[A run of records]
------------------------------------------------------------
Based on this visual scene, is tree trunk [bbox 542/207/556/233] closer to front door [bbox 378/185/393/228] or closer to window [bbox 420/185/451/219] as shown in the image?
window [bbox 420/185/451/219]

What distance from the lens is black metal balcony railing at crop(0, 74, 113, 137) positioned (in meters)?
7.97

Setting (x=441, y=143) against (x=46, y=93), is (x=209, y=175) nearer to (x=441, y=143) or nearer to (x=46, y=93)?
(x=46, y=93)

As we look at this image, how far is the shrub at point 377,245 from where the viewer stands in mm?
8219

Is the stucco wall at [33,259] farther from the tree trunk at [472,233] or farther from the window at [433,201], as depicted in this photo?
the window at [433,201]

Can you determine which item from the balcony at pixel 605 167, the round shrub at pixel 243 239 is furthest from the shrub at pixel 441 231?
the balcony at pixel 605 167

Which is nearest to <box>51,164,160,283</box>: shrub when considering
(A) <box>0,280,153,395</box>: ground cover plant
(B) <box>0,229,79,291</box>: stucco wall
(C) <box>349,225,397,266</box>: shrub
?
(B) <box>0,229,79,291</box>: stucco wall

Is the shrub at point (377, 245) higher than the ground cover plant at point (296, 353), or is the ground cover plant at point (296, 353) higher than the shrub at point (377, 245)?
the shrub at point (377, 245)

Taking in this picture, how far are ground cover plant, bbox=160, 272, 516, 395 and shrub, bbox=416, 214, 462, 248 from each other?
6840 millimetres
------------------------------------------------------------
Nothing in the data may differ; print all of it exactly as written.

Based on this visual scene, is tree trunk [bbox 542/207/556/233] closer to front door [bbox 378/185/393/228] or closer to window [bbox 420/185/451/219] as shown in the image?
window [bbox 420/185/451/219]

What distance from the lens is black metal balcony railing at crop(0, 74, 113, 137) positioned (in meters)?
7.97

Setting (x=441, y=143) against (x=46, y=93), is (x=209, y=175) nearer to (x=441, y=143) or nearer to (x=46, y=93)?
(x=46, y=93)

As we look at this image, how far is the shrub at point 377,245 from where the viewer stands in mm?
8219

Is the stucco wall at [33,259] farther from the tree trunk at [472,233] or farther from the window at [433,201], as depicted in this photo?
the window at [433,201]

Can you determine which item from the balcony at pixel 605 167, the round shrub at pixel 243 239 is furthest from the shrub at pixel 441 231?
the balcony at pixel 605 167

Which is nearest to <box>51,164,160,283</box>: shrub when considering
(A) <box>0,280,153,395</box>: ground cover plant
(B) <box>0,229,79,291</box>: stucco wall
(C) <box>349,225,397,266</box>: shrub
?
(B) <box>0,229,79,291</box>: stucco wall

Is the shrub at point (377, 245) higher than the ground cover plant at point (296, 353), or is the ground cover plant at point (296, 353) higher than the shrub at point (377, 245)?
the shrub at point (377, 245)

Taking in this picture, how far are ground cover plant, bbox=160, 272, 516, 395 and shrub, bbox=416, 214, 462, 248 from each other?
6840 millimetres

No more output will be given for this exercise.